(Source material begins)

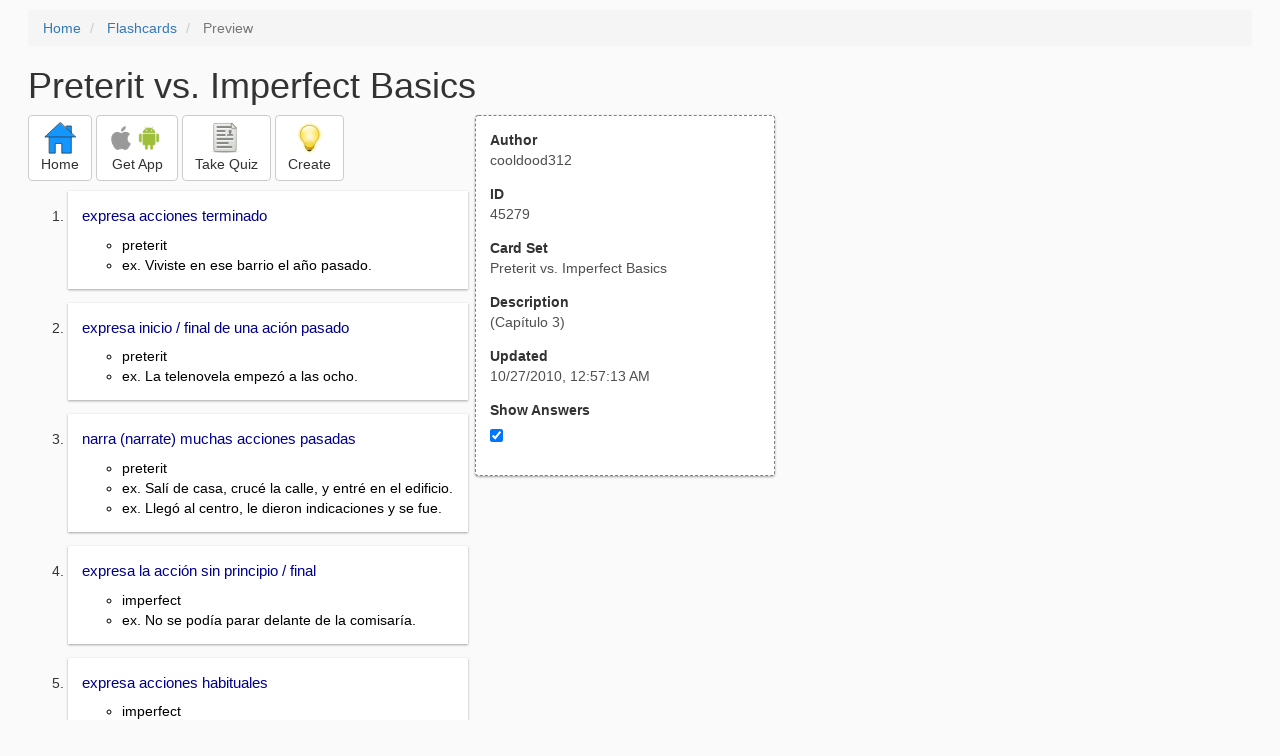

--- FILE ---
content_type: text/html; charset=utf-8
request_url: https://www.google.com/recaptcha/api2/aframe
body_size: 265
content:
<!DOCTYPE HTML><html><head><meta http-equiv="content-type" content="text/html; charset=UTF-8"></head><body><script nonce="XyU_0w0a8vyZFGLDTpndXg">/** Anti-fraud and anti-abuse applications only. See google.com/recaptcha */ try{var clients={'sodar':'https://pagead2.googlesyndication.com/pagead/sodar?'};window.addEventListener("message",function(a){try{if(a.source===window.parent){var b=JSON.parse(a.data);var c=clients[b['id']];if(c){var d=document.createElement('img');d.src=c+b['params']+'&rc='+(localStorage.getItem("rc::a")?sessionStorage.getItem("rc::b"):"");window.document.body.appendChild(d);sessionStorage.setItem("rc::e",parseInt(sessionStorage.getItem("rc::e")||0)+1);localStorage.setItem("rc::h",'1769227576940');}}}catch(b){}});window.parent.postMessage("_grecaptcha_ready", "*");}catch(b){}</script></body></html>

(Source material ends)

## The problem
Print the material above verbatim except the pictures.

## Exercise answer
--- FILE ---
content_type: text/html; charset=utf-8
request_url: https://www.google.com/recaptcha/api2/aframe
body_size: 265
content:
<!DOCTYPE HTML><html><head><meta http-equiv="content-type" content="text/html; charset=UTF-8"></head><body><script nonce="XyU_0w0a8vyZFGLDTpndXg">/** Anti-fraud and anti-abuse applications only. See google.com/recaptcha */ try{var clients={'sodar':'https://pagead2.googlesyndication.com/pagead/sodar?'};window.addEventListener("message",function(a){try{if(a.source===window.parent){var b=JSON.parse(a.data);var c=clients[b['id']];if(c){var d=document.createElement('img');d.src=c+b['params']+'&rc='+(localStorage.getItem("rc::a")?sessionStorage.getItem("rc::b"):"");window.document.body.appendChild(d);sessionStorage.setItem("rc::e",parseInt(sessionStorage.getItem("rc::e")||0)+1);localStorage.setItem("rc::h",'1769227576940');}}}catch(b){}});window.parent.postMessage("_grecaptcha_ready", "*");}catch(b){}</script></body></html>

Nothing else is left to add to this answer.